The second story is just as sad and has to do with legislation that dictates how climate change should be taught in schools:

One such model bill has just passed the Tennessee state legislature, and this one mandates that schools teach climate science as a theory alongside other ‘credible’ theories – like those ones preferred by fossil fuels companies, for example, that hold that global warming is caused by solar cycles and other nonsense. Sound familiar? This is the same structural tactic employed by creationists to try to discourage the teaching of evolution in schools.

DeSmogBlog explains that the bill was opposed by almost every respectable scientific institution – and was passed by a margin of 70-23 anyway. Tennessee joins Texas, Louisiana, and South Dakota in passing such ‘model’ legislation. As a result, children in each of these states are apt to receive a confusing, less fact-based climate science education.

Having read these disconcerting articles, David made the following observation:

There is more and more reason to homeschool to prevent your childrens’ indoctrination, I fear. Next we shall have laws mandating the teaching in public schools that storks bring babies, since children must not have any prompting to think of sex.

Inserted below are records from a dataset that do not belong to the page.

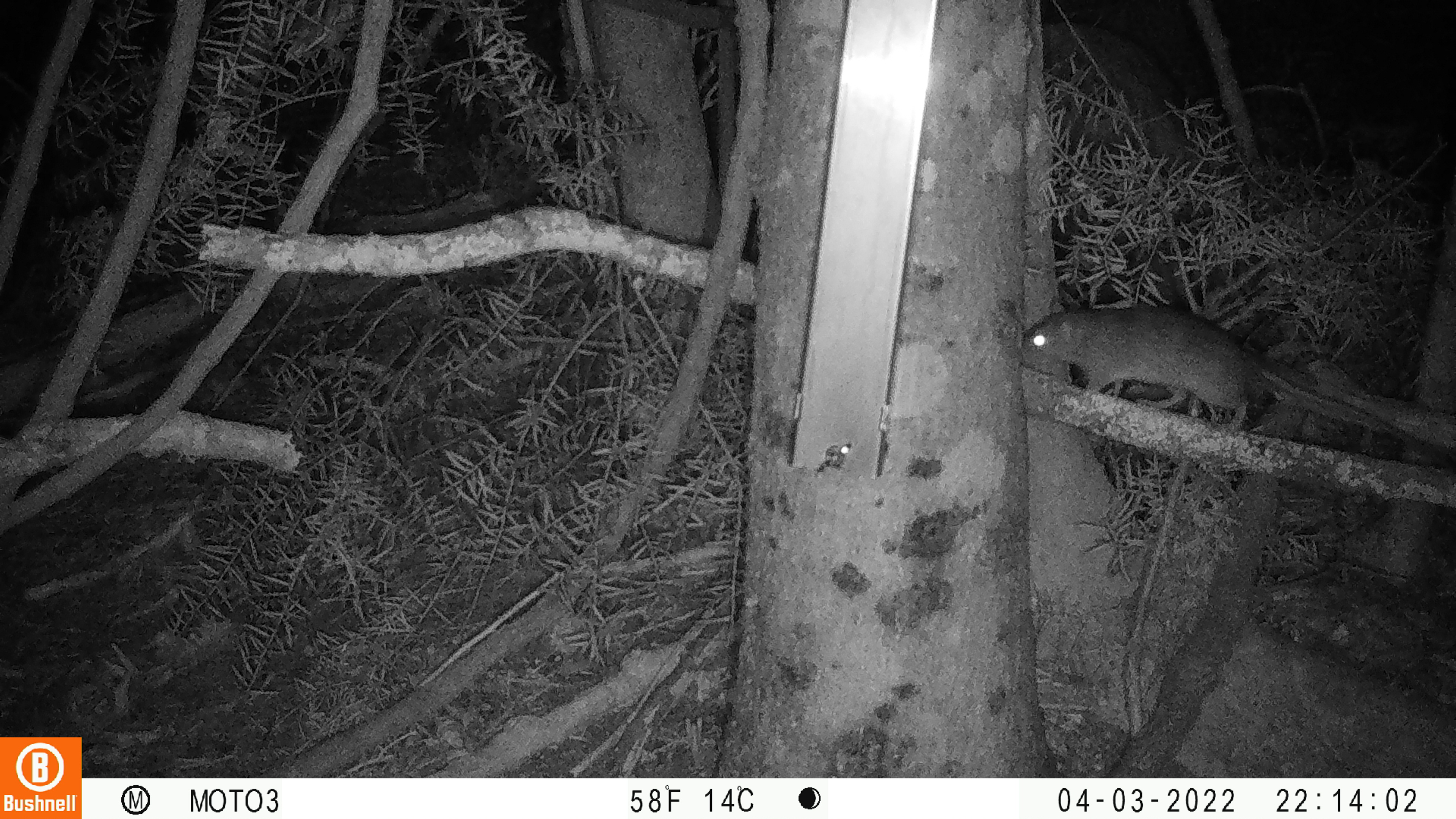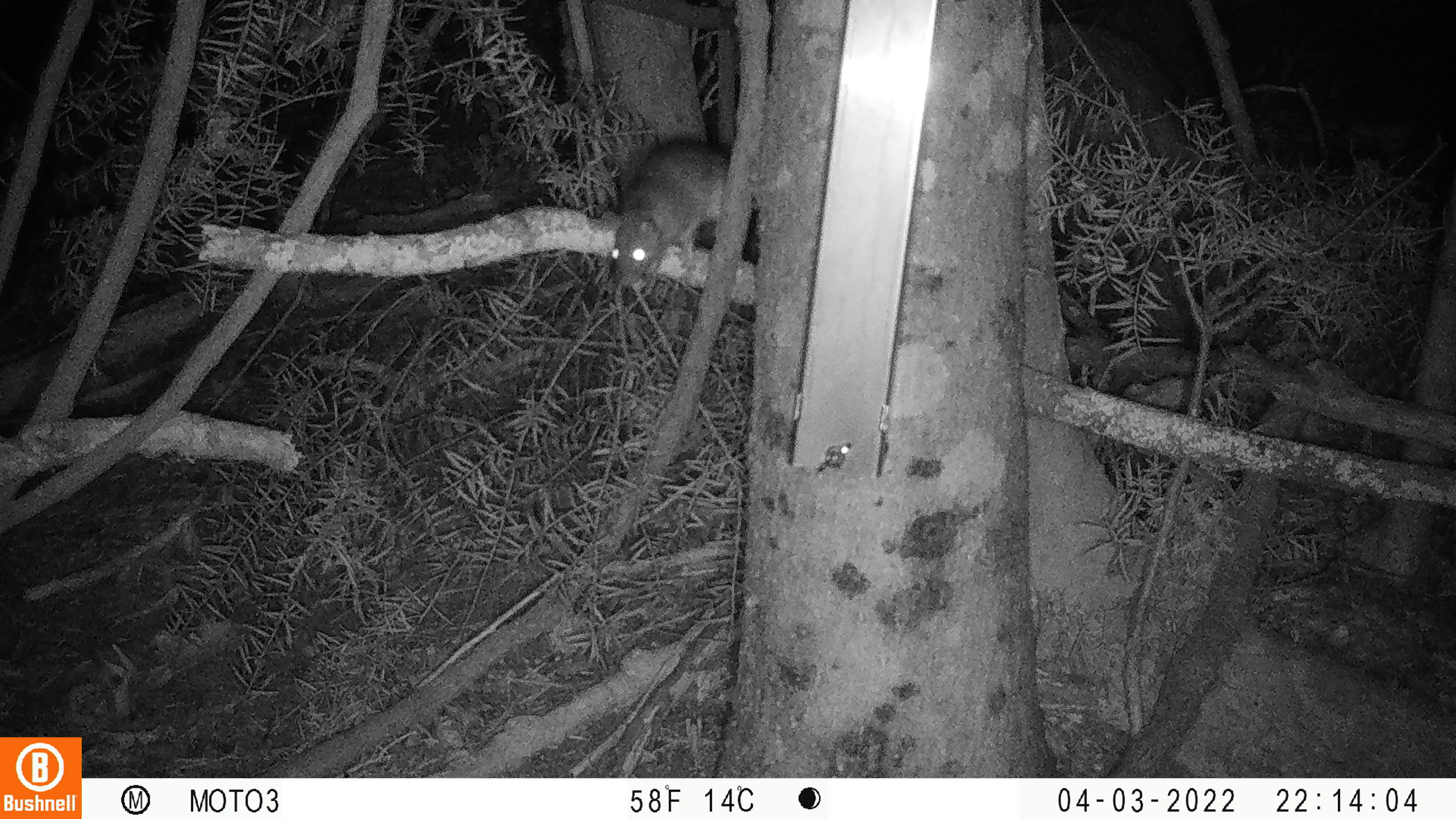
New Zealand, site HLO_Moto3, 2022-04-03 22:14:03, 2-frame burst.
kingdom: Animalia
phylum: Chordata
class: Mammalia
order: Rodentia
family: Muridae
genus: Rattus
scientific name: Rattus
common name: rat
Rat (Rattus).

I fully agree that the sad joke about the storks is likely to become a reality in the near future. I don’t, however, agree that this – or anything else – is a valid reason to homeschool.

As you all know, I went to school in the Soviet Union. No public school in the US can even begin to imitate the kind of indoctrination we had there. Daily discussions of capitalist evildoers, endless books about Grandpa Lenin whose photograph we all wore in a small badge next to our hearts (I kid you not), regular military marching and singing of patriotic songs, a very carefully sanitized list of readings from which every work of the world literature that was not considered proto-Communist had been excised, stories about admirable kids who ratted out their anti-Soviet parents to the KGB – this is just a small part of the constant brainwashing I was exposed to since early childhood.

Now, if you have been reading this blog for a while, please tell me, do I seem like a particularly pro-Soviet person as a result of all that indoctrination? Have you met anybody who is more critical of the USSR than I am? Not really, eh? Obviously, the brainwashing did not work. A school simply does not have this kind of power over a child.

And do you want to know how often this Soviet indoctrination comes up in psychoanalysis as something that impacted me for life? Never. Because it didn’t. As opposed to the fact that I was kept at home by a bunch of adoring relatives until the age of 7. That comes up a lot because this was a very negative factor in my development and socialization that I’m still, 28 years later, working to overcome.

All of the Education Boards, silly bureaucrats and incapable teachers combined and multiplied by fifteen cannot cause as much damage as an immature parent who resolves his or her issues by depriving a child of normal socialization. The entire process of growing up consists of a gradual separation of a child from her or his parents. The damage that is caused to a child by a parent who wouldn’t let the poor kid out of their sight is so absolutely tragic that a mere list of a few banned words looks like a silly little joke by its side.